Contractor Liability for Design: Really?
Last month this column provided a preview for the 2019 Texas Legislative session. One item highlighted in that issue was the proposed legislation to reallocate responsibility for design defects. Because this issue arises frequently and is not certain to make it through the legislature this session, this column will discuss contractor liability for design in more detail to provide contractors an understanding of the issue and provide tools and tips to address this concern.
For more than a century, Texas law has held that a contractor warrants the adequacy of design as to the owner of a project. That does not mean that the contactor is liable for all design deficiencies, errors, or omissions. If a designer commits such an error, and violates an applicable standard of care, then the designer may become liable to the owner for damages that arise from the error. But, where a design is implemented and fails, absent contractual language to the contrary, the contractor may be liable to the owner to repair or replace the failed portion of the project under the LonerganDoctrine. In essence, the owner may be able to look to both the contractor and the designer to recover for design defects.
This area of law began in 1907 with the Lonergancase. That case involved a contractor hired to construct a building based on plans provided by the owner. After the building collapsed, the owner sought to hold the contractor liable for the reconstruction. The contractor claimed that the owner should warrant the plans for adequacy. The Supreme Court disagreed. As a result, unless there is contractual language otherwise, contractors may be liable to the owner for defects even if those defects arose from the design itself.
One hundred years later, that rule of law still exists in Texas. With modern construction contracts frequently containing language allowing owners to reject defective work and back-charge or force correction by the contractor without limitation, the Lonergan Doctrine puts contractors in a difficult position. Even where the defect may have arisen from a design condition, the contractor may be compelled to correct the deficiency at its cost or risk termination.
Once correction has been made and the contractor has suffered a loss, it must bring a claim for extra work based on the position that the design correction is outside the original scope of work. That claim must be brought against the owner even if the designer is ultimately responsible for the cost. Contractors in Texas cannot sue a designer who contracted with an owner. The Supreme Court, in a case called Eby, eliminated the ability of a contractor to sue a designer.
Because of the Lonerganand Ebycases, contractors that negotiate work can try to include contractual language that absolves the contractor from liability for defects arising out of design. However, most public work is not subject to extensive negotiation and many public works contracts do not contain that language. On a project where the contractor is compelled to correct design-caused defects, the contractor must reserve its rights before performing the work and then bring a claim once completed.

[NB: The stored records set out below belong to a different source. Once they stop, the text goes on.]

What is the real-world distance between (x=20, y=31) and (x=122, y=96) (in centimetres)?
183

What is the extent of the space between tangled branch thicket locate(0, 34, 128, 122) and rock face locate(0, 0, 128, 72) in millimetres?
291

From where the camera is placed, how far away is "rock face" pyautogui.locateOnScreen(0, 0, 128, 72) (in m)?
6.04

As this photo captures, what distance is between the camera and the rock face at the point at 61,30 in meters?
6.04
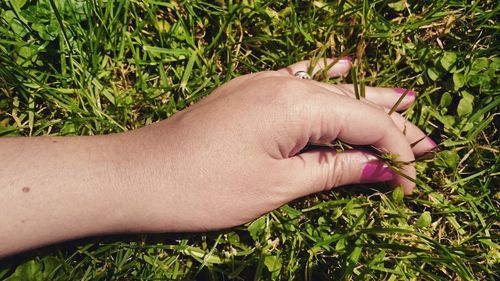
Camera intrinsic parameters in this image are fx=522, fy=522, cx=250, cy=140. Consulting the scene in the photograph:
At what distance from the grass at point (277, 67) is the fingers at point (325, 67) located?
0.07 m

Consider the following example. An owner hires a contractor to construct a retaining wall associated with a civil project. The designer specifies a certain ratio of steel to concrete in compliance with applicable codes. The designer also specifies certain drainage elements to be constructed in order to ensure structural integrity of the wall. The contractor builds the wall per plan but it begins to exhibit distress that concerns the owner. The owner then demands the contractor correct or rebuild the wall. The contractor, believing it has constructed the wall as designed hires a consultant to evaluate the structural integrity of the wall. That consultant determine the drainage was inadequate and recommends changes to the wall. The design engineer disputes the findings and alleges improper concrete placement and curing. The owner directs the contractor to repair the wall and implement certain additional and extra measures to add support to the structure. In this situation, the contractor is forced to pay for this extra work because the owner uses the Lonergan Doctrine to reject a request for extra payment.
From the contractor’s perspective, any statute that addresses this scenario to the contractor’s benefit must contain language that obliges the owner to pay the contractor for work performed to correct design deficiencies. However, groups that represent owners’ interests at the legislature will likely opposed that type of provision with vigor. If the legislature passes a law that absolves the contractor of the obligation to pay for correction to design errors, without compelling a funding source, disputes like the one above may result in increased delays, added costs, and potentially more litigation for all parties to the process because of the stalemate that may arise when contractors, owners, and designers point their fingers at the other parties on a project.
If, on the other hand, proposed legislation merely changes the implied warranty for the adequacy of design from the contractor to the owner, claims may still arise but contractors would be able to rely on the statute to refuse to perform additional work. Under any scenario, however, it is not hard to imagine situations like the one described above as creating significant and difficult issues for certain projects.
While recognizing the limitations public works contractors face in negotiating terms to contracts, this conundrum can be relieved with good contract language. By way of example, language that would address this situation to a contractor’s benefit might resemble the following:
“The Owner, having retained a competent design professional to design the Work of this Contract, warrants to the Contractor the adequacy of the design for its intended purpose. Should the design prove improper, or should Contractor incur additional costs to construct the Work due to inadequate or erroneous design, the Contractor shall be entitled to an adjustment in the Contract Sum and Contract Time.”